(Beginning of Exercise passage)

A relational database is traditionally formalized as a collection of finite relations. But this has limitation in some applications such as representing and querying spatial data. Thus, Kanellakis, Kuper, and Revesz in their famous PODS'90 paper introduce the idea of constraint databases and query languages for dealing with this type of data and queries. The original idea of constraint query languages is that quantifiers in a query can range over (say) the entire universe of real numbers, as opposed to only over those real numbers that occur in the underlying database. That is, constraint query languages permit the use of quantifiers under the ``natural domain semantics'' interpretation, while traditional database query languages interpret quantifiers strictly under the ``active domain semantics''. This ability to quantify over an infinite universe gives rise to two problems: (i) Queries now may have input/output that are infinite, so how would you represent them? (ii) How would you compute the queries if variables range over an infinite universe? These problems are solved by choosing an infinite universe with an underlying structure that allows an infinite set (on the universe) to be finitely representable and effectively computable. In this project, we study issues relating to constraint query languages where the underlying universe is the real closed field. The constraint query languages we study include extensions (with infinite sets and quantification over the real closed field) of relational calculus, SQL, and nested relational calculus. Towards the end of this project, we also venture into the ``embedded'' model theory of infinitary logics.

(End of Exercise passage)

Work instructions:
A. List the query languages that the constraint database passage says the project extends.
B. Write a continuation of the constraint database passage, starting after its final sentence.
The data after this passage is separate material.

(Beginning of Material shown)

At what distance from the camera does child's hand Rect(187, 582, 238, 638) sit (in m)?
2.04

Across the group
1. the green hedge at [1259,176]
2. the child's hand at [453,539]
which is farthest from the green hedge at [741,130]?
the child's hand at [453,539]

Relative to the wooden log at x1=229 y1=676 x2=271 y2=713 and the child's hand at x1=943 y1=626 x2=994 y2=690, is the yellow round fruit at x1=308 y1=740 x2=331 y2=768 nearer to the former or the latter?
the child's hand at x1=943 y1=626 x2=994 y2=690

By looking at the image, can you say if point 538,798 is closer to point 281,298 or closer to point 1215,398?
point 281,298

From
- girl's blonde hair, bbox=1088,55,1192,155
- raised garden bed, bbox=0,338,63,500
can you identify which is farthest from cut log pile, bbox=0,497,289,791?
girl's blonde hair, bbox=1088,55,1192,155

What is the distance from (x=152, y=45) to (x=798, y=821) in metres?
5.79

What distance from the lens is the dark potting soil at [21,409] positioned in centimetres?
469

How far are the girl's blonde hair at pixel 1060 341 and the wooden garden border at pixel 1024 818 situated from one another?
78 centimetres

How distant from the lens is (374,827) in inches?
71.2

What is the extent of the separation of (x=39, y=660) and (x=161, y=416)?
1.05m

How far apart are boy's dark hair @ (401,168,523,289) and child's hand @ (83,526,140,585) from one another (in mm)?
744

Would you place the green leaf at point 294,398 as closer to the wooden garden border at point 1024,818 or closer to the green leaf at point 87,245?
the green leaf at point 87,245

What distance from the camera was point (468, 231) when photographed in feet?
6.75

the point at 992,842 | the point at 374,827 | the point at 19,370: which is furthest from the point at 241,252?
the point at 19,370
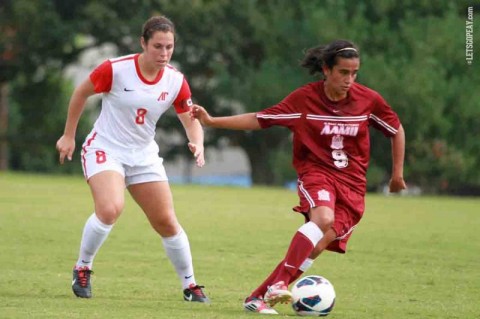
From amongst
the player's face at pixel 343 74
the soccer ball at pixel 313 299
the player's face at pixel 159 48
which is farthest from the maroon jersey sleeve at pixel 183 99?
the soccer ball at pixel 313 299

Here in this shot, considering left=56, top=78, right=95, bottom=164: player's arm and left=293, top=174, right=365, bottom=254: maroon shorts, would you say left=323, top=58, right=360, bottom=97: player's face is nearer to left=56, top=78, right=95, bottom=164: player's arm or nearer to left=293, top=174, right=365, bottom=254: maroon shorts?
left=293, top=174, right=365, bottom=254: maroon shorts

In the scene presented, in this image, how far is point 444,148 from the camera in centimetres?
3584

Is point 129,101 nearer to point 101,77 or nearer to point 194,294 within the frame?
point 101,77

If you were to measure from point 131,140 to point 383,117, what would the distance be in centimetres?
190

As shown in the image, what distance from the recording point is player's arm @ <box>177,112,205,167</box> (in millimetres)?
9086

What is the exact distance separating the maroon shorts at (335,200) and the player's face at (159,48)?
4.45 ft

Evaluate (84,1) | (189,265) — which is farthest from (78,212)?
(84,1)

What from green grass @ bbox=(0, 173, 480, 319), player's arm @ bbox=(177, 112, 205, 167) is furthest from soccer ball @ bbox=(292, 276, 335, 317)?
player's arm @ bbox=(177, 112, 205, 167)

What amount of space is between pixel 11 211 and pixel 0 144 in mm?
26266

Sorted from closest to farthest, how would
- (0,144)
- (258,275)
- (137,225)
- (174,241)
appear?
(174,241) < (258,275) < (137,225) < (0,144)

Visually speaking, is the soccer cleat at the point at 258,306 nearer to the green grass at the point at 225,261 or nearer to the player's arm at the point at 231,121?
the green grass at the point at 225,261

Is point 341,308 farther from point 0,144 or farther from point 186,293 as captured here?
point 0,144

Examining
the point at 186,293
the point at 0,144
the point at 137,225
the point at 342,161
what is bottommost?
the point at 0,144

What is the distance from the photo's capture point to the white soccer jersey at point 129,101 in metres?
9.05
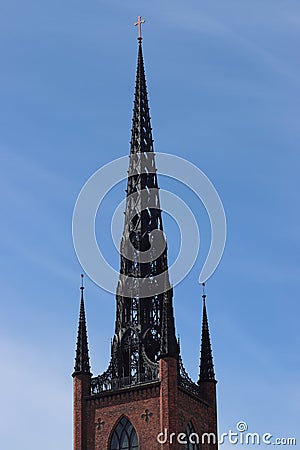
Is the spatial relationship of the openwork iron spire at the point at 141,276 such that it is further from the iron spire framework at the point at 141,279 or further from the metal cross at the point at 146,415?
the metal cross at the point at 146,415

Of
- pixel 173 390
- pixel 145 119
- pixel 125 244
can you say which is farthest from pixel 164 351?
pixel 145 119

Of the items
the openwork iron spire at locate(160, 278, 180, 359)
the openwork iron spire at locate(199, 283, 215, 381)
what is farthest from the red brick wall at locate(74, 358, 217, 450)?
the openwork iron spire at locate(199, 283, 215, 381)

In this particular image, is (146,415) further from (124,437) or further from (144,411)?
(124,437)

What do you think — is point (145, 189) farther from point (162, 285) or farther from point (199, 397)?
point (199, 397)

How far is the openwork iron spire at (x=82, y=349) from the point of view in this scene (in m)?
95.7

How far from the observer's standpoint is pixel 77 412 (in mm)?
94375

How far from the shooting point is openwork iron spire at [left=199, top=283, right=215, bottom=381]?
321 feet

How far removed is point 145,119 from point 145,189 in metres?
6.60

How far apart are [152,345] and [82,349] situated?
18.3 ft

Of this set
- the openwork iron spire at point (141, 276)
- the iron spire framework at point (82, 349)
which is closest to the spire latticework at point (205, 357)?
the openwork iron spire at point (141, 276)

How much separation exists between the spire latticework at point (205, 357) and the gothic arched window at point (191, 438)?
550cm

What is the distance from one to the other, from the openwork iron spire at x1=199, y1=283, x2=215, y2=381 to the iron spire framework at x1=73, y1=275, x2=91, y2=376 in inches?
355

(End of Material shown)

Your responses:
A. Relational calculus, SQL, and nested relational calculus.

B.
Many queries such as transitive closure cannot be computed by SQL from scratch. However, many such queries can be maintained using SQL, given a previous answer and new record to be inserted or deleted. This phenomenon has an important practical implication, because the designer of a database application can plan for these type of queries by allocating some extra tables to stored their answers and maintaining these tables as records are inserted or deleted from the base tables. This project makes a thorough study of the expressive power of SQL and related query languages in such an ``incremental'' mode.
We present a new principle for the development of database query languages that the primitive operations should be organized around types. Viewing a relational database as consisting of sets of records, this principle dictates that we should investigate separately operations for records and sets. There are two immediate advantages of this approach. Firstly, it provides a language for structures in which record and set types may be freely combined: nested relations or complex objects, Second, the fundamental operations for sets are closely related to those for other ``collection types'' such as bags and lists, and this suggests how database languages may be uniformly extended to these new types. We also look into various questions on the expressive power of query languages resulting from this paradigm. We prove a number of very fundamental results---the conservative extension property, the finite-cofiniteness property, and the bounded degree property---on nested relational query languages and on SQL.